Assignment:
Print, in exact form, the lines below from the one containing "When a vehicle" through the one containing "They discovered that", and omit all others.

──────── Supplied records

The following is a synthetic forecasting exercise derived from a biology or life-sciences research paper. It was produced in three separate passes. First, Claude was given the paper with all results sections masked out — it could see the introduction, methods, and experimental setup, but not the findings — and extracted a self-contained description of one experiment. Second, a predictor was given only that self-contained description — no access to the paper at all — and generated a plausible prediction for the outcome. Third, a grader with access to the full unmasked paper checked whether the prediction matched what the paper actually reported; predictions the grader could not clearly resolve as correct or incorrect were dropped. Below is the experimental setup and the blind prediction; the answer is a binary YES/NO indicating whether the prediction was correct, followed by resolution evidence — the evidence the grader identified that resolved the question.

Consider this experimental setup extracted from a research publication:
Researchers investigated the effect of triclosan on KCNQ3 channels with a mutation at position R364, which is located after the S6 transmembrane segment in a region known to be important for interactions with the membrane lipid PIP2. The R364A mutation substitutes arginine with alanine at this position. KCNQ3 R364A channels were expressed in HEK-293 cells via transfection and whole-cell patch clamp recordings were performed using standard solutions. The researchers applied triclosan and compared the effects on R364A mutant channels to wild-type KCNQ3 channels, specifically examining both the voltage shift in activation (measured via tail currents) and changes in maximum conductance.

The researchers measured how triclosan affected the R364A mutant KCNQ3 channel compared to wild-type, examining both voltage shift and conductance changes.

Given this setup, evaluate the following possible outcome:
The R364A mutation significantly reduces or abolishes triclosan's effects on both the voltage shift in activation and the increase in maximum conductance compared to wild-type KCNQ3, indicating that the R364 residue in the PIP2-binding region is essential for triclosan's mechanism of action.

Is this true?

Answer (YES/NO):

────────────────
──────── Supplied records

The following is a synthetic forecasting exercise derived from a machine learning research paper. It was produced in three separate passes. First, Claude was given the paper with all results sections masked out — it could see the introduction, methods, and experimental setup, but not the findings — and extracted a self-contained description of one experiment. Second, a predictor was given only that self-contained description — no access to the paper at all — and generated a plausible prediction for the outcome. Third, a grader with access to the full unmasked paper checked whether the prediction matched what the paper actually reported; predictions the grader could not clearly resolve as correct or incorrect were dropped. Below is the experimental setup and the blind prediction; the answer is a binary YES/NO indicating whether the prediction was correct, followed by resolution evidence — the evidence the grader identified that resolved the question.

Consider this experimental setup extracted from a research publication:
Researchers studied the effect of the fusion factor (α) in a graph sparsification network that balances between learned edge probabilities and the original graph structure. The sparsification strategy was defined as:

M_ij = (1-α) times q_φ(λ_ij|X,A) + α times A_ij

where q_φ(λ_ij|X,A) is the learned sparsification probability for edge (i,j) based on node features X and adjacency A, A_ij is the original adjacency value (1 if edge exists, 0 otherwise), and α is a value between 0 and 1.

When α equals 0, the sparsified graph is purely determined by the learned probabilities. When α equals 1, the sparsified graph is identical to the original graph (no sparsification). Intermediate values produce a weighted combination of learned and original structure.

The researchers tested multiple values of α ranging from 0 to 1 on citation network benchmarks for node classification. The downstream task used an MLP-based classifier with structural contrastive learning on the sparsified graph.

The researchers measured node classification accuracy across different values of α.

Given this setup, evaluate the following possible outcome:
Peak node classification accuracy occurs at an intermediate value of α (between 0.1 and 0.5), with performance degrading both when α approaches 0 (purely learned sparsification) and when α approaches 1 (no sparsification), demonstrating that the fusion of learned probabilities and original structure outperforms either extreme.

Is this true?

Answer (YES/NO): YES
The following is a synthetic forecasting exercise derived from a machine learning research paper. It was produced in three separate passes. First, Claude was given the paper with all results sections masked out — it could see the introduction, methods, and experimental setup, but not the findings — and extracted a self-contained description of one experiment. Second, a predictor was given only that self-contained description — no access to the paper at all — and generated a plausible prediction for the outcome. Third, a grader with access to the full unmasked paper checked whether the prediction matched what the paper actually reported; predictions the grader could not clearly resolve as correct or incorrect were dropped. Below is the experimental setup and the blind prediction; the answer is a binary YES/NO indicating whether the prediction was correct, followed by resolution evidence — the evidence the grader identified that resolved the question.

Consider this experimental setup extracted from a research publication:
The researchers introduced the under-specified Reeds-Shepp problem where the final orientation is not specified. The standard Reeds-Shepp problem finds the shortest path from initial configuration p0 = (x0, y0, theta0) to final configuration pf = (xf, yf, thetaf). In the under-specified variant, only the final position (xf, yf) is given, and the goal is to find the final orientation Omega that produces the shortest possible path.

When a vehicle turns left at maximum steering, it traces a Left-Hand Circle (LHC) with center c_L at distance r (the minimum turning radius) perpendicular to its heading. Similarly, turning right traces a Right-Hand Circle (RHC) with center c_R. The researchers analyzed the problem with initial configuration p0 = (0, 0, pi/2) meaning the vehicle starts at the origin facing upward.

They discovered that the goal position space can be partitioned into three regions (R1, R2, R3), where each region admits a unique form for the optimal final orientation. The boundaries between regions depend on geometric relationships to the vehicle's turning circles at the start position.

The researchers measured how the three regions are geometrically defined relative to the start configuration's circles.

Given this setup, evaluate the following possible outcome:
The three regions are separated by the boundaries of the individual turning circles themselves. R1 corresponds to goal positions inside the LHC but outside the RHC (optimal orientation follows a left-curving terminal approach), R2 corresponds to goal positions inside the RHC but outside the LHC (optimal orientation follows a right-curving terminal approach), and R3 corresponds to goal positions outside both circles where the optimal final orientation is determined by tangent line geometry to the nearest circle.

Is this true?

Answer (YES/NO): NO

────────────────

Written reply:
When a vehicle turns left at maximum steering, it traces a Left-Hand Circle (LHC) with center c_L at distance r (the minimum turning radius) perpendicular to its heading. Similarly, turning right traces a Right-Hand Circle (RHC) with center c_R. The researchers analyzed the problem with initial configuration p0 = (0, 0, pi/2) meaning the vehicle starts at the origin facing upward.

They discovered that the goal position space can be partitioned into three regions (R1, R2, R3), where each region admits a unique form for the optimal final orientation. The boundaries between regions depend on geometric relationships to the vehicle's turning circles at the start position.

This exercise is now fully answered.